It was 40 years ago this week that the color barrier was broken once again as the Baseball Hall of Fame elected the first Negro League Veteran. It was none other than the great Satchel Paige. Paige, who made his Major League debut with the Cleveland Indians at the age of 42, played from 1948-40. He also played for the St. Louis Browns from 1951-53 and the Kansas City Athletics in 1965. During his time in the majors, Paige was one of most feared pitchers in the game compiling a record of 28-31 with a 3.29 earned run average and 288 strikeouts.
Paige was a two-time All-Star in 1952 and 1953, and was the first black pitcher to pitch in the World Series, winning the title with another former Negro League player, and the first in the American League, Larry Doby in 1948, but most of Paige’s greatest pitching came in the Negro Leagues.
It’s safe to say that Paige’s impact and dominance was responsible for him finally getting a shot in the Majors and eventually the Baseball Hall of Fame. From 1927-1943, Paige played for several Negro League teams, including the Birmingham Black Barons, Pittsburgh Crawfords, New York Black Yankees and Memphis Red Sox. He was a five-time Negro League All-Star and won the Negro League World Series with the Monarchs in 1942. Official statistics has Paige completing his Negro League career with a 103-61 record with a 2.02 ERA, 1,231 strikeouts and 110 complete games. Paige is listed as one of the 100 Greatest Baseball Players, ranking 19th by The Sporting News.

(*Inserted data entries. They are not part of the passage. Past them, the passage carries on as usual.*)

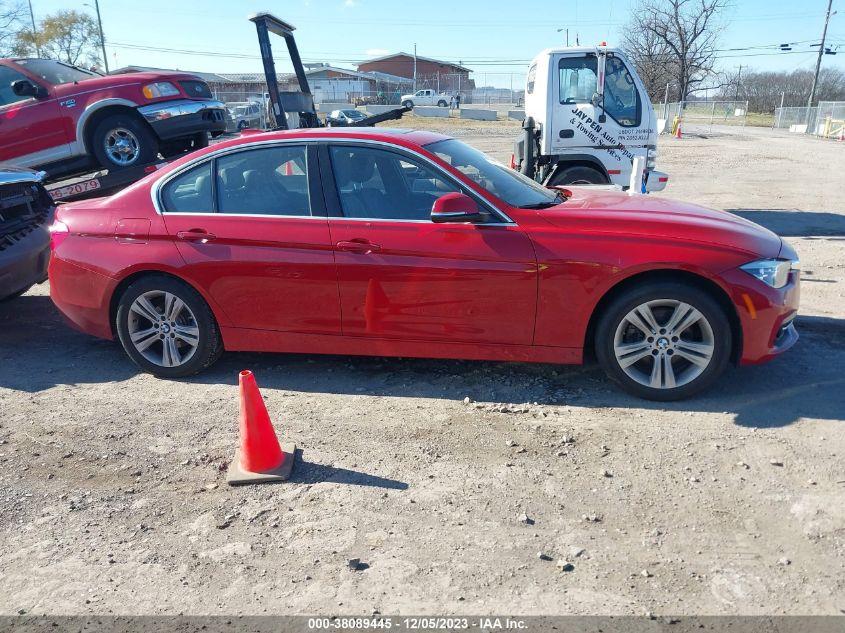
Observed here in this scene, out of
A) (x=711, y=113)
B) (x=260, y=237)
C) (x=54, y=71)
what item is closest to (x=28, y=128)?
(x=54, y=71)

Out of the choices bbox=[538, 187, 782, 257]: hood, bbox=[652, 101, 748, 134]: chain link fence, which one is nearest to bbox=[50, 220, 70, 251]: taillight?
bbox=[538, 187, 782, 257]: hood

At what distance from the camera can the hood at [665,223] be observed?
4.09m

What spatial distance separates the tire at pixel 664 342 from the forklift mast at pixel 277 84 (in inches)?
251

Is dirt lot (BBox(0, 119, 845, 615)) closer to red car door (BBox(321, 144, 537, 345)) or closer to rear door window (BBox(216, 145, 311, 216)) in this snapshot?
red car door (BBox(321, 144, 537, 345))

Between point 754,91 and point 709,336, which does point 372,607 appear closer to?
point 709,336

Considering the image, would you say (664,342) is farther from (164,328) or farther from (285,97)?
(285,97)

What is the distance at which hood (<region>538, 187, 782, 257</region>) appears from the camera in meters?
4.09

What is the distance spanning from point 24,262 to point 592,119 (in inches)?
287

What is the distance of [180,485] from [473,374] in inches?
83.7

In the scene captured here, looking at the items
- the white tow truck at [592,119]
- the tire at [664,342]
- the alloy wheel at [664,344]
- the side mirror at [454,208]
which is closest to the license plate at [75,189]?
the side mirror at [454,208]

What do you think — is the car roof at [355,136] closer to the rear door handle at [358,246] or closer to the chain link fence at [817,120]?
the rear door handle at [358,246]

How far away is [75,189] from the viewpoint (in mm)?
8070

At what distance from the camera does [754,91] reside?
67.1m

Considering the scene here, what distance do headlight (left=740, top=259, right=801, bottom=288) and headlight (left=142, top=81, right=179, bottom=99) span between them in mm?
7644
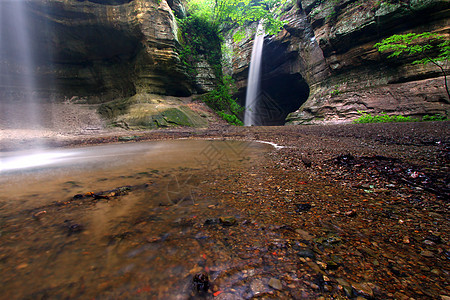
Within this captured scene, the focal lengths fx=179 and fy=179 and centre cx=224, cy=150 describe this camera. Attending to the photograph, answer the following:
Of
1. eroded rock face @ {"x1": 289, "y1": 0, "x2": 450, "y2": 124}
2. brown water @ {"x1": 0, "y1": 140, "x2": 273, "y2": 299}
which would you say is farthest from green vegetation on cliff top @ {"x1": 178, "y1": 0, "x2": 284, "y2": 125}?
brown water @ {"x1": 0, "y1": 140, "x2": 273, "y2": 299}

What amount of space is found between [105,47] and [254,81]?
16218 millimetres

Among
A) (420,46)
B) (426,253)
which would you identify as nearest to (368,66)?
(420,46)

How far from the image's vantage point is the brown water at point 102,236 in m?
0.81

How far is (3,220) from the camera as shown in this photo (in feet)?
4.68

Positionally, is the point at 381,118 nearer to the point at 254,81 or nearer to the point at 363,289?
the point at 363,289

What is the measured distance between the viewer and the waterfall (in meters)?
21.2

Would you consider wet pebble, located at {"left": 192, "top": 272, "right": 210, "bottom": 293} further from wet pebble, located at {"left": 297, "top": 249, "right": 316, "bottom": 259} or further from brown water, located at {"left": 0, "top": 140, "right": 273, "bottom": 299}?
wet pebble, located at {"left": 297, "top": 249, "right": 316, "bottom": 259}

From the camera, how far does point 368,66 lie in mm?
12523

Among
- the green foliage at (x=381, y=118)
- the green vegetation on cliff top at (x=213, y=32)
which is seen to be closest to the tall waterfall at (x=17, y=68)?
the green vegetation on cliff top at (x=213, y=32)

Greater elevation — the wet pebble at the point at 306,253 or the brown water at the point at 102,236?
the brown water at the point at 102,236

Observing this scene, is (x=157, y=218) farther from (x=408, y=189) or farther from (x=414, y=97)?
(x=414, y=97)

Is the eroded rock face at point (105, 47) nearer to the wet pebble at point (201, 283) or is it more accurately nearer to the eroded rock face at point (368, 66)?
the eroded rock face at point (368, 66)

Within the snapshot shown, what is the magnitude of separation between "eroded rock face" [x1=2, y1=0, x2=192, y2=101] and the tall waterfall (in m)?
0.37

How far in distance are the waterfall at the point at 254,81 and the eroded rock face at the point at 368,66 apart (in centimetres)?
592
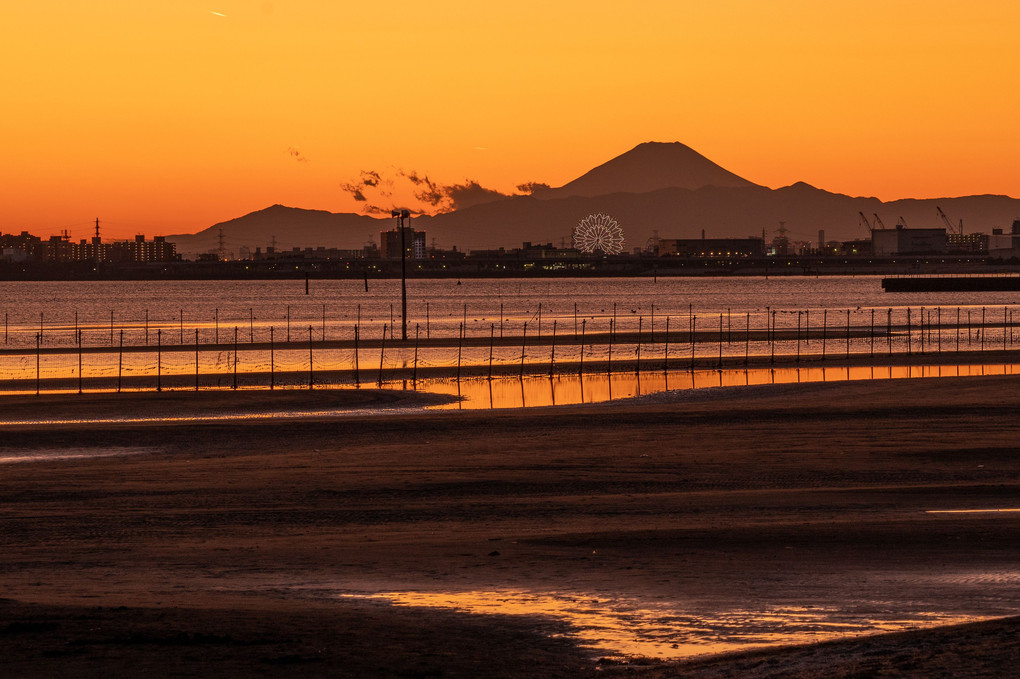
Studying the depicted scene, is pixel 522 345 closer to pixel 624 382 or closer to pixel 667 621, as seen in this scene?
pixel 624 382

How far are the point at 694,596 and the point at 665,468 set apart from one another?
13.6 m

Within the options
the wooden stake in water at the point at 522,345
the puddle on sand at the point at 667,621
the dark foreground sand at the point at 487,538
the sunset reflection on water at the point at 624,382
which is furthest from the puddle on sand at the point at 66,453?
the wooden stake in water at the point at 522,345

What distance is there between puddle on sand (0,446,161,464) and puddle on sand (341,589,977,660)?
20.0 meters

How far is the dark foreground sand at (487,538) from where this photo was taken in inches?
487

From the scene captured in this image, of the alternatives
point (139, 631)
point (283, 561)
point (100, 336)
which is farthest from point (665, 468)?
point (100, 336)

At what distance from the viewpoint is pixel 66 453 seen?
→ 34.2 meters

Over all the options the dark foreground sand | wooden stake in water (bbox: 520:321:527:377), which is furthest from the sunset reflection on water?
the dark foreground sand

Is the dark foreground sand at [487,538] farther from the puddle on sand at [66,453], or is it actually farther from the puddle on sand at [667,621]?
the puddle on sand at [667,621]

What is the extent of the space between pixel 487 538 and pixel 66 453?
18171 millimetres

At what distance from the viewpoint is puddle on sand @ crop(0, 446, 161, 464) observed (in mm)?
33050

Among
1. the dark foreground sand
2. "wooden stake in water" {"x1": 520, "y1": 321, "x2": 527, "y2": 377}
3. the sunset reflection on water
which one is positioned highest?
the dark foreground sand

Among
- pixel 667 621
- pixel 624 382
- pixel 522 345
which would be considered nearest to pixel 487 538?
pixel 667 621

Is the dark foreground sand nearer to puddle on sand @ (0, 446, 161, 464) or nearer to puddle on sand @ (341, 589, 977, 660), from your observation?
puddle on sand @ (0, 446, 161, 464)

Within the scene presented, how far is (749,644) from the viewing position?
12.9 m
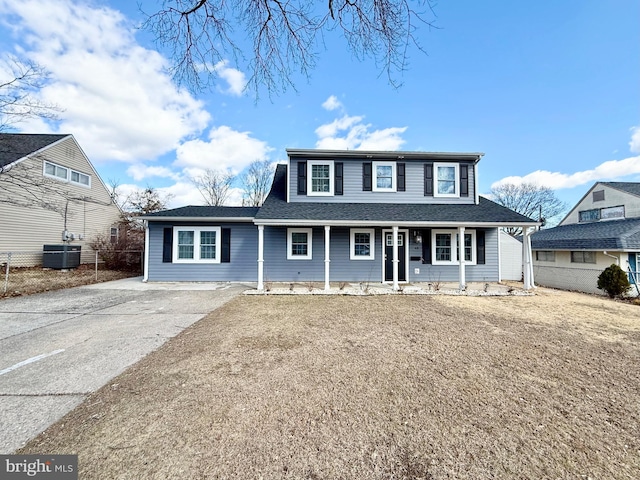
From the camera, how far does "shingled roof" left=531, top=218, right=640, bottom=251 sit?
11.4m

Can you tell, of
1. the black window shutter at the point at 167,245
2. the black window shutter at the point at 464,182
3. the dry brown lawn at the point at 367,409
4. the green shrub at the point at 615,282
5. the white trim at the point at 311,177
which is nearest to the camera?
the dry brown lawn at the point at 367,409

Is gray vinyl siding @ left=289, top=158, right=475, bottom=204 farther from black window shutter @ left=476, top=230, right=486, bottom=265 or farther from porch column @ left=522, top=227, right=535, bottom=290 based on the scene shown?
porch column @ left=522, top=227, right=535, bottom=290

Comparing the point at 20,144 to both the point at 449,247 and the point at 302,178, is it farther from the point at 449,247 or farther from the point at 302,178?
the point at 449,247

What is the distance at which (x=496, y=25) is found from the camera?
516 centimetres

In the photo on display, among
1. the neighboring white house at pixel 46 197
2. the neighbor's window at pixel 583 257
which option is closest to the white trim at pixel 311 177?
the neighboring white house at pixel 46 197

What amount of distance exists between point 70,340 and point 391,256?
30.4ft

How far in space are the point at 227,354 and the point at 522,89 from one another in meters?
14.5

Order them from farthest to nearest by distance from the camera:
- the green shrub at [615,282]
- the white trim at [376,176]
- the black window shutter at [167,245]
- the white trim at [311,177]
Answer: the white trim at [376,176]
the white trim at [311,177]
the black window shutter at [167,245]
the green shrub at [615,282]

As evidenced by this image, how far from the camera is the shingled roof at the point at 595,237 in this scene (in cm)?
1138

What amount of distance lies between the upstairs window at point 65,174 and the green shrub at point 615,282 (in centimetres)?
2644

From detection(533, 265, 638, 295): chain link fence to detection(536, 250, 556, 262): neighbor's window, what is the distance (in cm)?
50

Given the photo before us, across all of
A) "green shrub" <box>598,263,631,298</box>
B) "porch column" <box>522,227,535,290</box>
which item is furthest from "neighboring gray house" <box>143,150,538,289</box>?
"green shrub" <box>598,263,631,298</box>

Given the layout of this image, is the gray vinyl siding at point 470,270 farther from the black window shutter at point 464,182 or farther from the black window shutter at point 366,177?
the black window shutter at point 366,177

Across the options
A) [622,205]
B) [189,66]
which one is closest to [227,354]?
[189,66]
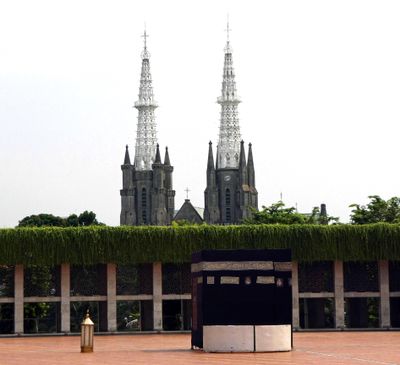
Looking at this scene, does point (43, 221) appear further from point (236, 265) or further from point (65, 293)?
point (236, 265)

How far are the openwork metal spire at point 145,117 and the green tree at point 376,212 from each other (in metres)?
94.4

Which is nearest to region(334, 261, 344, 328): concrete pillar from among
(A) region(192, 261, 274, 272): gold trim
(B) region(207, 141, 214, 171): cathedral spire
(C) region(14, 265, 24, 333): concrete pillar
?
(C) region(14, 265, 24, 333): concrete pillar

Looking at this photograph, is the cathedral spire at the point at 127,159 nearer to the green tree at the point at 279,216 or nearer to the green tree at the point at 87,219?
the green tree at the point at 87,219

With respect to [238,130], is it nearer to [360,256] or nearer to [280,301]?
[360,256]

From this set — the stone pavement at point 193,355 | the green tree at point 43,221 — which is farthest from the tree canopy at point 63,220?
the stone pavement at point 193,355

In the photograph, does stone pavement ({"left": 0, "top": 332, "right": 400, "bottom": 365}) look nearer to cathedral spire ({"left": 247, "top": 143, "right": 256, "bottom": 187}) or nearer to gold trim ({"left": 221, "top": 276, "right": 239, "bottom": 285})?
gold trim ({"left": 221, "top": 276, "right": 239, "bottom": 285})

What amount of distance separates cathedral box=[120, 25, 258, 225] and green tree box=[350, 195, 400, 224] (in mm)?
81225

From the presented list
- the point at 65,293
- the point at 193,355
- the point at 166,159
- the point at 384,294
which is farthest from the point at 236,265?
the point at 166,159

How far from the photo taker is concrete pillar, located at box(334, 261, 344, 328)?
2044 inches

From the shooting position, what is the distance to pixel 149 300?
52.2 metres

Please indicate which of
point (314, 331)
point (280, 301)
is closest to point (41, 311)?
point (314, 331)

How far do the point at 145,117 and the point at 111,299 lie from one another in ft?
385

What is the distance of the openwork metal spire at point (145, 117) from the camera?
16612 cm

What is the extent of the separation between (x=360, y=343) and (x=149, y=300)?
17.2 m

Go back a few years to 1966 as Boston Red Sox great Ted Williams pleaded for the induction of Negro League players in his Hall of Fame speech. As the turbulent 1960’s saw all blacks fight for equality in all areas of American society it trickled over to world of American sports. More pressure mounted for Major League Baseball to recognize the accomplishments of Negro League players, and it all came to a head after the publication of Robert Peterson’s book, Only the Ball was White, that the fine folks who run the Baseball Hall of Fame finally got the hint and decided to elect Negro League Veterans. Since Paige’s enshrinement, the hall opened its doors to numerous Negro League veterans. Many got the opportunity to play and became Major League Baseball legends while others never made it, but their contributions and impact on the game was enough to merit election.
The list includes, Henry Aaron, Ernie Banks, Cool Papa Bell, Ray Brown, Roy Campanella, Oscar Charleston, Andy Cooper, Ray Dandridge, Leon Day, Martin Dihigo, Dolby, Bill Foster, Rube Foster, Josh Gibson, Monte Irvin, Judy Johnson, Buck Leonard, Henry Lloyd, Biz Mackey, Willie Mays, Jackie Robinson, Bullet Rogan, Hilton Smith, Turkey Stearnes, Mule Suttles, Cristóbal Torriente, Willie Wells, Smokey Joe Williams and Jud Wilson. Negro League executives Alex Pompez, Cum Posey and J.L. Wilkinson were also elected.
It should be noted that Robinson inducted in 1962 and Campanella inducted in 1969 were elected primarily for their contributions in the Major Leagues than for their play in the Negro Leagues.